At the same time, the financial markets dropped massively, while a lot of businesses have had to close and layoff employees.
Yes, it does look like the perfectly terrifying mix between the Spanish Flu and the Great Depression.
How is the travel industry affected by COVID-19?
The short answer: never been worse.
- cities are in lock-down
- travelers are canceling bookings for tours, accommodations and flights
- attractions are closed
- small businesses are dying, while the rest are trying to survive and optimize their cash flow as much as possible
Depending on how long this crisis will last, our behavior as travelers will be more – or a lot more – impacted.
As my experience is in the tours and experiences business, here are my thoughts about how tours will change.
Three predictions for the future of tours
1. The new age will be that of self-guided and private tours
After weeks, possibly months of isolation and self-avoidance, travelers will have second thoughts before engaging in any walking tours with large groups. Especially, if it’s about exploring with a group of strangers in a foreign country.
As an alternative, my bet is that people will shift towards exploring on their own and private tours. Actually, this is a trend that was already happening.
According to this Arival report from 2019, U.S. travelers had already a clear preference for private tours and small groups.
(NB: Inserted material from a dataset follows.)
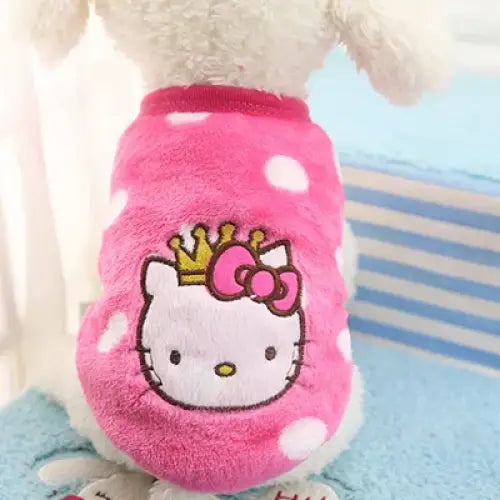 Pink Hello Kitty plush dog outfit with white polka dots and a crown design.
Then, on a general level, 50% of people are already exploring on their own and these changes will only increase the percentage.
2. Focus on price-sensitive activities and better value for money
COVID-19 is causing both a health and a financial crisis that will most likely alter people’s budget spend. In this regard, travel and tours, specifically, will not be as essential for travelers.
Even when travel starts to recover, it will begin with flights and accommodation at the forefront, so the expectation is for people to become more interested in budget-friendly activities post-crisis.
3. Local exploration beats travel abroad
As cities will end their lockdowns and people will be allowed to start roaming the streets again, they will become more interested than ever in discovering their city and the local area.
Much because some restrictions might still be in place. For instance, traveling abroad might be limited due to safety issues. As such, local/domestic travel will remain the only viable option for travel.
Expect local travel to be promoted massively, as it is one of the first levers of recovery for the local economy: restaurants, hotels, attractions, etc, they all depend on local travel until foreign travelers return.